I am not very good with paperwork and I have not had anyone (professional office, or other) assist me since I was approved for SSDI nearly three years ago.
I have actually been planning to find new providers. My main health/disability issue is psychiatric and I need psychiatric visits, mental health visits, and prescription medication covered at least in part. I was also about to go for a dental visit and I have put off for over a year some dental work (abutment and crown) that should be completed. Unrelated to those two issues, I now have a sinus infection which is worsening and it may need to be assessed and diagnosed (I've had sinus problems for almost 20 years).
Two months ago I received a letter that my current plan choice is going to be discontinued and unless I choose one by the deadline, I will be switched to original Medicare. I have meant to ask questions about this for several weeks, but haven't gotten back to doing so, until now. On Saturday, I received an unexpected bill from "Empire HealthChoice Assurance, Inc." for $480.00. Under the description and billing period information: "Direct Payment - Regular Billing" Direct Payment - Individual." Billing Period: 01/01/12 - 01/01/13. Excerpt from the reverse under Important Notices:
"Payment of this invoice is due in advance, upon receipt. The coverage will automatically terminate if we do not receive the premium by the end of a thirty (30) day grace period following the date the premium is delinquent."
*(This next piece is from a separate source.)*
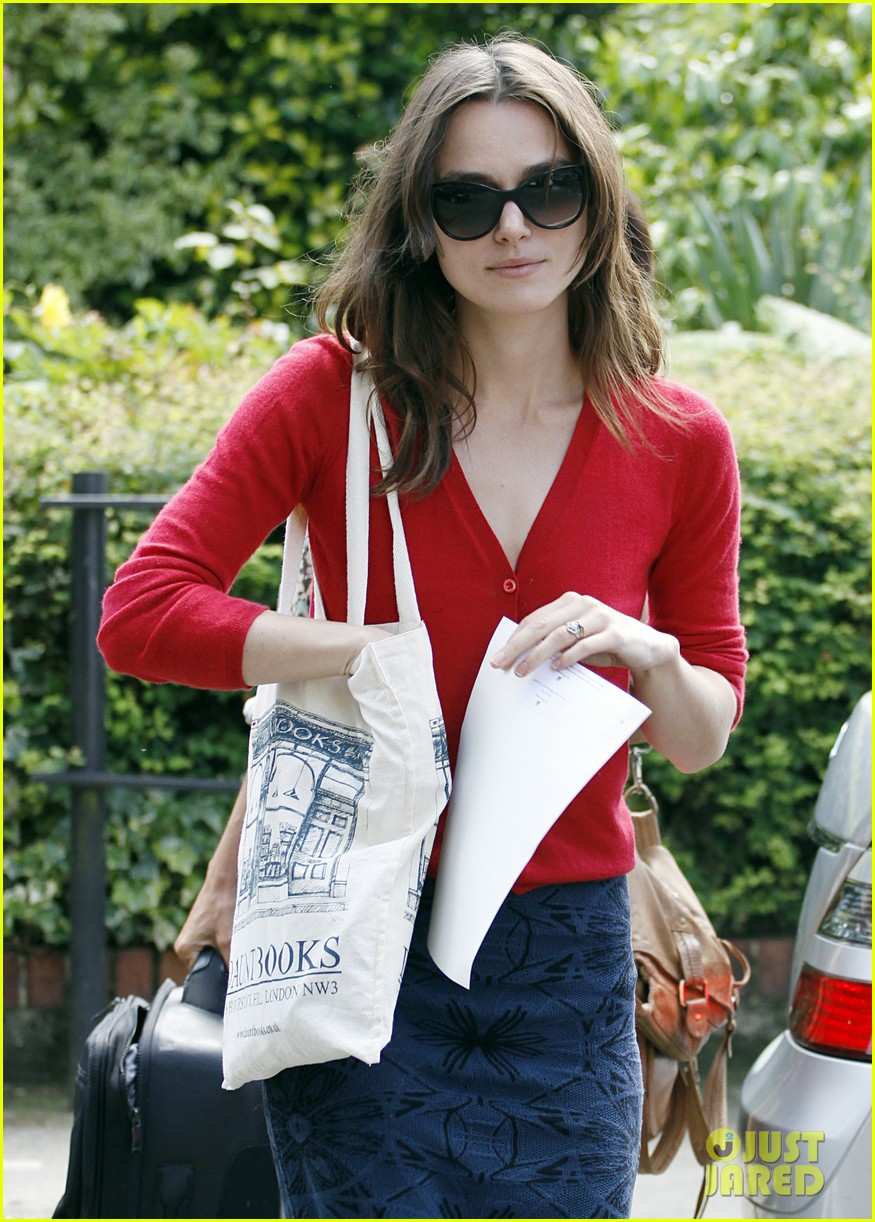 keira knightley gives herself a 50000 salary a year 223133249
When I saw this, I thought it was one of those bizarre, strange scams targeting Medicare recipients. (Early this year, I received some telephone calls and suspicious mail which I had since reported directly to Medicare and Empire at that time.) This does seem somewhat legitimate, but I don't understand it. First, the stated billing period would actually be retroactive (it starts in January 1, 2012) so the excerpted notice is confusing.
I have NO idea why I'm getting a $480.00 bill. I pay the monthly premium of $99.90 which is automatically deducted out of my monthly SSDI payment. If this is a legitimate bill, I don't have the money to pay in full this month. I rely on SSDI as my sole source of income. I can pay it over two months if I exclude other expenses (including food).
My first full year on Medicare was 2011 and it was uneventful and I thought I understood it. This new charge this year has completely baffled me.
Anyone with the patience to explain to me, I appreciate it. I don't understand any of this.
Lois Carmen D.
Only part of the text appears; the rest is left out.